Collected data entries
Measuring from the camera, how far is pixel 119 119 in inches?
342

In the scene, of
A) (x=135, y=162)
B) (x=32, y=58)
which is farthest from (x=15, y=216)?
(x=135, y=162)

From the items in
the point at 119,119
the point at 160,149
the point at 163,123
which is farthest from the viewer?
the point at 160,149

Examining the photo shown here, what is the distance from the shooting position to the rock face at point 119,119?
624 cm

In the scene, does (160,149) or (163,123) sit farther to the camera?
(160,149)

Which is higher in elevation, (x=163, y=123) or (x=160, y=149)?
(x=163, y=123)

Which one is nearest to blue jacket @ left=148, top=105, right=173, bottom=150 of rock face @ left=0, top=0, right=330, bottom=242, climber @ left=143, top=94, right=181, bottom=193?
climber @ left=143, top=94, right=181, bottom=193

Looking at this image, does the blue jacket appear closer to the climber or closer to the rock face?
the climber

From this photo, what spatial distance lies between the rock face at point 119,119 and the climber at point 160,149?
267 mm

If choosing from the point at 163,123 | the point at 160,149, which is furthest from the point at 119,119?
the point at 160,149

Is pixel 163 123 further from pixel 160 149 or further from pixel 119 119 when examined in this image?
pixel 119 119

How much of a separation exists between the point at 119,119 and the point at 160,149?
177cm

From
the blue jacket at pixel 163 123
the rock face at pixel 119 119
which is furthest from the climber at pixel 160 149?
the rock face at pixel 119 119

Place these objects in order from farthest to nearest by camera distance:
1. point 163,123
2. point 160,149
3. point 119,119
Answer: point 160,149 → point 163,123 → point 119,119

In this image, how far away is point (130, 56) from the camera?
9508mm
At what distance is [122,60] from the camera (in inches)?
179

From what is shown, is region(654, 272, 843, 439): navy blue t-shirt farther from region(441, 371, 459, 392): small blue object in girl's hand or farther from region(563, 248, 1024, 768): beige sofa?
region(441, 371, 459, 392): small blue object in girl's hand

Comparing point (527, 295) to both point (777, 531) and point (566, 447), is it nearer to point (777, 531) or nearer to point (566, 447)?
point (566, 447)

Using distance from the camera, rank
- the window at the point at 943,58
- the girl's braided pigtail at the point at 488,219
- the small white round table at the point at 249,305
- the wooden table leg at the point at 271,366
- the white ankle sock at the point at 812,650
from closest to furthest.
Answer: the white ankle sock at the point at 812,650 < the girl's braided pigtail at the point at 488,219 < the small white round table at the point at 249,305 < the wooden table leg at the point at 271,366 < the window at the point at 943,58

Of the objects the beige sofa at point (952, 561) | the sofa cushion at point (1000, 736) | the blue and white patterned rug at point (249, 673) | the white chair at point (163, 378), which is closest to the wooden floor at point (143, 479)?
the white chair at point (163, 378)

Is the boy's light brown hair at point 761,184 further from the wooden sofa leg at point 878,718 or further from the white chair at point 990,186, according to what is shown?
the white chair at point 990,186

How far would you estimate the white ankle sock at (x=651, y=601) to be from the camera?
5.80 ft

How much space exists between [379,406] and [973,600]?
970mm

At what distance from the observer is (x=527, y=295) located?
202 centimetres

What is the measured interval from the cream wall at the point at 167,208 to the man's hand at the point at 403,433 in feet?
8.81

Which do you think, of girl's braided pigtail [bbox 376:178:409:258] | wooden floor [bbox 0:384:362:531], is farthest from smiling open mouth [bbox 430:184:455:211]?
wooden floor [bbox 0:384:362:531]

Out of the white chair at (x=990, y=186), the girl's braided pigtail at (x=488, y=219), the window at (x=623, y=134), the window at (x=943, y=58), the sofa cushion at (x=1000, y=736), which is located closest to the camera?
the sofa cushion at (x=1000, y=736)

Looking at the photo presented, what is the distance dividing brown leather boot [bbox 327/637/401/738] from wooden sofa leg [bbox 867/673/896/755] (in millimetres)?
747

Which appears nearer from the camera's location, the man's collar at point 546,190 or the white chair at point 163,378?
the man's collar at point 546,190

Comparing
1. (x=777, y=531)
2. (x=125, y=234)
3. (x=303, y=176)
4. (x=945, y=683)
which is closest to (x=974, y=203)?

- WRITTEN PROBLEM
Set all of the records down again, exactly as they stand.

- RESULT FOR THIS EXERCISE
Measuring from the camera, how far is pixel 119 119 in inches?
342

In the scene, of
A) (x=135, y=162)
B) (x=32, y=58)
which is farthest from (x=15, y=216)?
(x=135, y=162)

From the items in
the point at 119,119
the point at 160,149
the point at 163,123
which is farthest from the viewer?
the point at 160,149

Examining the photo shown here, what is the distance from the shooting position to the rock face at point 119,119?
624 cm

In the scene, does (160,149) or (163,123) sit farther to the camera?
(160,149)

Which is higher in elevation, (x=163, y=123) or (x=160, y=149)?
(x=163, y=123)

Which one is nearest to blue jacket @ left=148, top=105, right=173, bottom=150 of rock face @ left=0, top=0, right=330, bottom=242, climber @ left=143, top=94, right=181, bottom=193?
climber @ left=143, top=94, right=181, bottom=193

Looking at this image, does the blue jacket appear closer to the climber or closer to the rock face?
the climber

From this photo, what spatial distance lies between the rock face at point 119,119 and the climber at point 160,149?
267 mm

If choosing from the point at 163,123 | the point at 160,149, which is furthest from the point at 119,119?
the point at 160,149

Is pixel 163 123 further from pixel 160 149 or further from pixel 119 119 when examined in this image?
pixel 119 119

How much of a separation exists between the point at 119,119 and the point at 160,149?
177cm

From
the blue jacket at pixel 163 123
the rock face at pixel 119 119
which is furthest from the climber at pixel 160 149?
the rock face at pixel 119 119

Place these objects in order from farthest to nearest by camera distance:
1. point 163,123
2. point 160,149
3. point 119,119
Answer: point 160,149 → point 163,123 → point 119,119

In this image, how far away is point (130, 56) from the camera?
9508mm
At what distance is [122,60] from the camera (in inches)?
179

From what is shown, is region(654, 272, 843, 439): navy blue t-shirt farther from region(441, 371, 459, 392): small blue object in girl's hand or farther from region(563, 248, 1024, 768): beige sofa?
region(441, 371, 459, 392): small blue object in girl's hand

Comparing point (527, 295) to both point (777, 531) and point (566, 447), is it nearer to point (777, 531) or nearer to point (566, 447)?
point (566, 447)

Using distance from the camera, rank
- the window at the point at 943,58
- the girl's braided pigtail at the point at 488,219
- the small white round table at the point at 249,305
- the wooden table leg at the point at 271,366
- the white ankle sock at the point at 812,650
from closest to furthest.
Answer: the white ankle sock at the point at 812,650 < the girl's braided pigtail at the point at 488,219 < the small white round table at the point at 249,305 < the wooden table leg at the point at 271,366 < the window at the point at 943,58

Of the objects the beige sofa at point (952, 561) | the sofa cushion at point (1000, 736) | the blue and white patterned rug at point (249, 673) | the white chair at point (163, 378), which is closest to the wooden floor at point (143, 479)?
the white chair at point (163, 378)

Is the boy's light brown hair at point 761,184 further from the wooden sofa leg at point 878,718 or further from the white chair at point 990,186, according to what is shown?
the white chair at point 990,186

How far would you estimate the white ankle sock at (x=651, y=601) to be from the camera?
5.80 ft

How much space exists between [379,406] and [973,600]?
970mm

At what distance from the observer is (x=527, y=295) located?
202 centimetres

What is the measured interval from the cream wall at the point at 167,208 to the man's hand at the point at 403,433 in feet?
8.81

Which do you think, of girl's braided pigtail [bbox 376:178:409:258] | wooden floor [bbox 0:384:362:531], is farthest from smiling open mouth [bbox 430:184:455:211]?
wooden floor [bbox 0:384:362:531]

Out of the white chair at (x=990, y=186), the girl's braided pigtail at (x=488, y=219), the window at (x=623, y=134), the window at (x=943, y=58), the sofa cushion at (x=1000, y=736), which is located closest to the camera?
the sofa cushion at (x=1000, y=736)

Looking at the photo presented, what is the distance dividing brown leather boot [bbox 327/637/401/738] from wooden sofa leg [bbox 867/673/896/755] (in millimetres)?
747

Which appears nearer from the camera's location, the man's collar at point 546,190 or the white chair at point 163,378?
the man's collar at point 546,190

Comparing
1. (x=777, y=531)
2. (x=125, y=234)
3. (x=303, y=176)
4. (x=945, y=683)
which is closest to (x=974, y=203)?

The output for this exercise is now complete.